A recent Chinese study has indicated that the deficiency of vitamin D is associated with PAD in T2DM patients after adjustment for various risk factors [9]. Another study has also confirmed that deficiency of vitamin D, as an independent factor, can increase the risks of PAD incidence [28]. One possible explanation may be that a normal vitamin D level can prevent foam cell formation, while vitamin D deficiency may promote the progression of atherosclerosis [29]. In this study, however, we found no association between the levels of 25(OH)D and PAD in middle-aged and elderly T2DM patients, possibly because the number of PAD patients is relatively small. A second possible reason may be due to age differences, as our patients were younger (limited to middle-aged and elderly patients) than the populations in the other studies. The vitamin D receptor expression level descends linearly with age [30], suggesting that extremely high levels of 25(OH)D would probably be a necessity to the elderly to prevent atherosclerotic processes [31]. In addition, our diagnostic criterion for PAD differed from the other studies, as we also included patients identified during angioplasty examinations.

In our study, there is a trend that the levels of serum 25(OH)D are correlated with HbA1c, which significantly differed between patients with insufficient and deficient vitamin D in T2DM patients with PAD. This suggests that active glucose control not only is a benefit to the PAD prevention and therapy but also may be beneficial for the increase of 25(OH)D.

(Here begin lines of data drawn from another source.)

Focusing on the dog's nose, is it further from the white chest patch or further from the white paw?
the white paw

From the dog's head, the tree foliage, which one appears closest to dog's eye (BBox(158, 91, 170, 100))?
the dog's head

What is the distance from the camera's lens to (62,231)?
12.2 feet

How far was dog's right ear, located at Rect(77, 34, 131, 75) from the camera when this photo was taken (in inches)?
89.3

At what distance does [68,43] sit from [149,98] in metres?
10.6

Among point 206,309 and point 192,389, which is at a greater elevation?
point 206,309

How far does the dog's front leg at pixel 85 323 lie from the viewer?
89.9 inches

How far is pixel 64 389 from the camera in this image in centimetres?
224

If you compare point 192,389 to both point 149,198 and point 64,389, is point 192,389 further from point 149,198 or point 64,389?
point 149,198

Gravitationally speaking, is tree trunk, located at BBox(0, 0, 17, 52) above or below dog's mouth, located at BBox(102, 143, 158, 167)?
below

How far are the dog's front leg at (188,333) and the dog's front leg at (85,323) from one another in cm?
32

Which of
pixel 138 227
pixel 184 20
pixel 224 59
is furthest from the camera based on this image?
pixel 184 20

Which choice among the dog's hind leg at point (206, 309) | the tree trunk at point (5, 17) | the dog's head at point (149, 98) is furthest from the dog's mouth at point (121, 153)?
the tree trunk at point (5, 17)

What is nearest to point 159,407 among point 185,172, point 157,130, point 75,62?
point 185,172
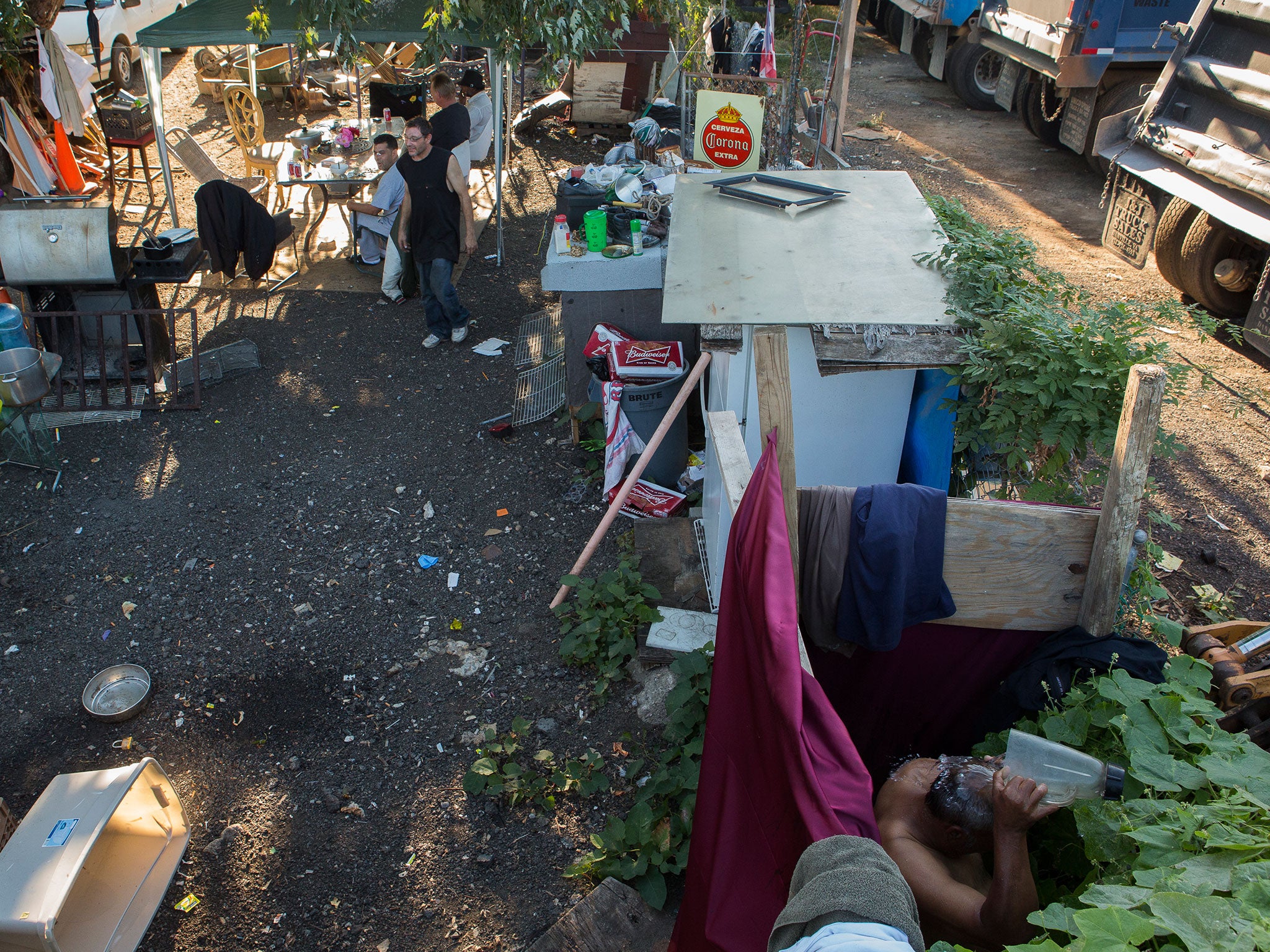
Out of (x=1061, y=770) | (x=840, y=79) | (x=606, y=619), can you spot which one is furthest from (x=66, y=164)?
(x=1061, y=770)

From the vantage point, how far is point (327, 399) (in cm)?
634

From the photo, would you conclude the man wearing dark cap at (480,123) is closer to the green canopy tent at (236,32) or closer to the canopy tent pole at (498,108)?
the canopy tent pole at (498,108)

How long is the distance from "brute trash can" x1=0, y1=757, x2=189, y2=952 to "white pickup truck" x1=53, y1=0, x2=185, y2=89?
1040cm

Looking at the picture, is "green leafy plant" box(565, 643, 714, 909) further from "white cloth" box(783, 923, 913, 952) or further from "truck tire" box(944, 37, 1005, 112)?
"truck tire" box(944, 37, 1005, 112)

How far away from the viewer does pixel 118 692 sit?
3990 mm

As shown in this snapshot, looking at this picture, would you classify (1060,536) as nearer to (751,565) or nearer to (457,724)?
(751,565)

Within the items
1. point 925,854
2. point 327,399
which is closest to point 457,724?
point 925,854

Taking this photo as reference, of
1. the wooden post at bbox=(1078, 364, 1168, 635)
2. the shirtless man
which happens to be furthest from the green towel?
the wooden post at bbox=(1078, 364, 1168, 635)

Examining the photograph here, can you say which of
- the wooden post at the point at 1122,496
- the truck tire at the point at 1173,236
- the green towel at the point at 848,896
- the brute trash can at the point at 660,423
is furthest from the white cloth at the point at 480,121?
the green towel at the point at 848,896

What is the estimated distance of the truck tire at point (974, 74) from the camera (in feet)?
40.4

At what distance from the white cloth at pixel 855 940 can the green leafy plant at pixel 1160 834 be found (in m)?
0.16

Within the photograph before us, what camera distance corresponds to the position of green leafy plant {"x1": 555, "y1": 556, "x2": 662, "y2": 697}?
4070 millimetres

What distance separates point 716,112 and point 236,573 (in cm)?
466

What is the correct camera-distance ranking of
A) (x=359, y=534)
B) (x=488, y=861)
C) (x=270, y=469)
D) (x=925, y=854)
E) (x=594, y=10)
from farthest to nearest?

In terms of limitations of considering only Chinese people in the present study, the results generalizing to other ethnic people can probably be not appropriate due to racial different levels of 25(OH)D [32]. In addition, data on drug therapy were not collected and analyzed which is warranted to be done in the future in-depth studies.

5. Conclusions

In conclusion, findings in this study demonstrated that deficiency of vitamin D was not linked to PAD, but HbA1c may be correlated to the occurrence of PAD in middle-aged and elderly patients with T2DM in China. Furthermore, the prevention of PAD incidence and progression should be studied and performed in T2DM patients with clinical characteristics with high risks.